Mutineers wanted PM to come to Pilkhana
On the first day of the BDR mutiny in 2009, jawans had demanded the prime minister herself come to Pilkhana headquarters for negotiations.
They had threatened to blow up the secretariat, Dhaka University and other important infrastructures, if the premier did not join the talks.
Whip of parliament Mirza Azam told this to Metropolitan Sessions Judge's Court yesterday while testifying on the gruesome BDR mutiny that took place on February 25-26 in 2009.
The court has been set up temporarily at the Alia Madrasa playground in the city's Bakshibazar to hold the trial in the BDR carnage case.
"Being ordered, State Minister for LGRD and Cooperatives Jahangir Kabir Nanak and I went near Pilkhana headquarters around 1:30pm, putting our lives at risk. We tried to convince the mutineers to sit in a discussion, but they threatened to kill us and refused to sit with us," said Azam.
"No one will be spared if the prime minister doesn't come here," he said quoting the jawans as saying.
The rebels said they always fight at the border and are more powerful than the armed forces. They claimed to have contacted with their border outposts to paralyse the border area, added the whip.
Narrating his dreadful experience Azam said Nanak over the phone on February 25 had asked him to go to prime minister's residence Jamuna around 10:00am.
"As we reached Jamuna, the prime minister asked Nanak and me to go to Pilkhana and give a try to hold a meeting with the mutineers around 1:00pm. We were asked to find a peaceful solution to the crisis through negotiations," he told the court.
The two lawmakers reached Ambala Guest House near the BDR gate at Jigatola around 2:00pm. A tense situation was prevailing in the area with sound of gunshots coming from inside the BDR (now Border Guard Bangladesh) headquarters. They collected a megaphone from police and through it urged the mutineers to stop firing before heading slowly for the main gate.
"But in response the jawans fired shots and hurled abuse at us. We were scared and returned to our previous position. In the mean time the DGFI chief, deputy chief, Rab director general and high officials of police reached there," said Azam.
Then Azam collected a loudspeaker and announced the prime minister's massage to surrender. It prompted the BDR soldiers stop firing for a while.
"I announced my cell phone number over the loudspeaker and urged them to contact me. A little later the jawans responded and agreed to discuss," he mentioned.
"As we walked towards the Pilkhana gate waving a white flag, a team of BDR came there and called us for talks. Some soldiers had wrapped their mouths with cloths."
The jawans were complaining that the DG of BDR misbehaved with them, officers tortured them, and also skimmed off the Dal-Bhat programme.
They also claimed that the officers get higher salaries, though the soldiers have to work harder. The rebels vowed to keep fighting until the government resolved the discriminations, said Azam.
Later Nanak and Azam took a 14-member delegation of the mutineers to Jamuna around 4:15pm. Their names were not enrolled in the registration book of the prime minister's residence as the jawans did not say their names.
Prime Minister Sheikh Hasina had asked them about the condition of the DG and other army officials in Pilkhana. In reply, the team said all of them were safe.
The soldiers placed some demands before the premier and vowed to free the officials after their demands were met.
"In and outside of Jamuna, every time we tried to know about the captive officers and their family members, the mutineers either avoided or provided false information," said Azam.
The BDR team returned to their headquarters along with Nanak and Azam around 6:30pm.
The delegation with some new members had sat with the government delegation at Hotel Ambala for a fresh round of negotiations.

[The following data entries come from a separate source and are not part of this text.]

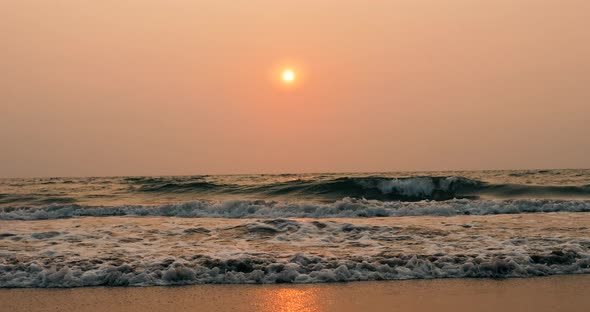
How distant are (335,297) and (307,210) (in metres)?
11.1

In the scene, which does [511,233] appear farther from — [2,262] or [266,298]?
[2,262]

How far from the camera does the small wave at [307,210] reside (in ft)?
60.0

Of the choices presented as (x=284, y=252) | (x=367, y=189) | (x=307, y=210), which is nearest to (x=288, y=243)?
(x=284, y=252)

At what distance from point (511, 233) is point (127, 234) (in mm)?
8627

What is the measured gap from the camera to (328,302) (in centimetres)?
755

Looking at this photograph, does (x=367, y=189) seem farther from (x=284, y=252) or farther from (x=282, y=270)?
(x=282, y=270)

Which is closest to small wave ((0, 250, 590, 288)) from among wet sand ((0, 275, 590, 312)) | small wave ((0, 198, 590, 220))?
wet sand ((0, 275, 590, 312))

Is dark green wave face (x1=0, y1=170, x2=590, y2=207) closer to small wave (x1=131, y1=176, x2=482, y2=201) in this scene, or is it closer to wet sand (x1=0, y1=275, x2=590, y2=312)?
small wave (x1=131, y1=176, x2=482, y2=201)

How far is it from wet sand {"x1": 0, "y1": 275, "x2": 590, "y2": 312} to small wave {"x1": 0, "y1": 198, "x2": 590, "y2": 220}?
31.0ft

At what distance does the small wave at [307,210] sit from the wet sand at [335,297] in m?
9.46

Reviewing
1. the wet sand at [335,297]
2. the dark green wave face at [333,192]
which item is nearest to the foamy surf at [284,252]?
the wet sand at [335,297]

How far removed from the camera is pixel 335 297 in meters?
7.83

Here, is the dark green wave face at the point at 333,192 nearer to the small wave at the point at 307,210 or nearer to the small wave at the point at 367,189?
the small wave at the point at 367,189

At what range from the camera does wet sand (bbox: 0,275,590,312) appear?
7.35m
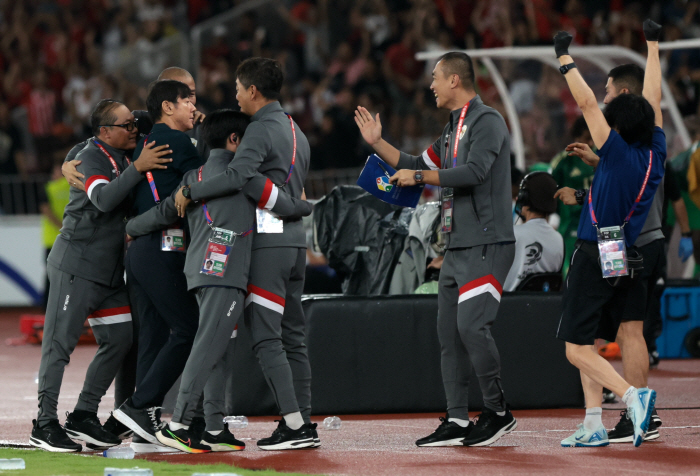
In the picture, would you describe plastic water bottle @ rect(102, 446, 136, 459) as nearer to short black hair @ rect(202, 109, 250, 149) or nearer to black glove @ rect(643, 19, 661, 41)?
short black hair @ rect(202, 109, 250, 149)

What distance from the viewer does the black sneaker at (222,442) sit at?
5727 millimetres

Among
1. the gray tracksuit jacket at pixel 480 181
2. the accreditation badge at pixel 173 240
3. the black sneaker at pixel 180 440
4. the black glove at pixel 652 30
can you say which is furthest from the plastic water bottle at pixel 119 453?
the black glove at pixel 652 30

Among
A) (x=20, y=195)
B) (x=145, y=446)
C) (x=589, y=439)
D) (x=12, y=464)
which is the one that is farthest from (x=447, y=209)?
(x=20, y=195)

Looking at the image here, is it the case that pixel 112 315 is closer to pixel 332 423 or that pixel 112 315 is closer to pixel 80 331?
pixel 80 331

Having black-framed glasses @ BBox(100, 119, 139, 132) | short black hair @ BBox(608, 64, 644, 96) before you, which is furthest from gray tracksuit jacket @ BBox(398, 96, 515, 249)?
black-framed glasses @ BBox(100, 119, 139, 132)

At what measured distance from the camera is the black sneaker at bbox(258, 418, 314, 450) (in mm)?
5762

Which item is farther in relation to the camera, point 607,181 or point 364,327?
point 364,327

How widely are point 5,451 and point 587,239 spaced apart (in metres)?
3.26

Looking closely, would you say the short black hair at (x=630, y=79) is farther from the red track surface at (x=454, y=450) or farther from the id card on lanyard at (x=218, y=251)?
the id card on lanyard at (x=218, y=251)

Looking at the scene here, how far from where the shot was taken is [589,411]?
18.9 feet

The following day when the government delegation entered the Pilkhana headquarters, they found a horrible scene there.
"Almost in every house, especially the DG's, we saw spots of blood. We rescued around six persons including Major Monir from the medical centre," noted Azam.
Later the defence lawyer cross-examined the whip.
Seventy-four people including 57 army officers were killed and at least 200 injured during the two-day mutiny in the BDR.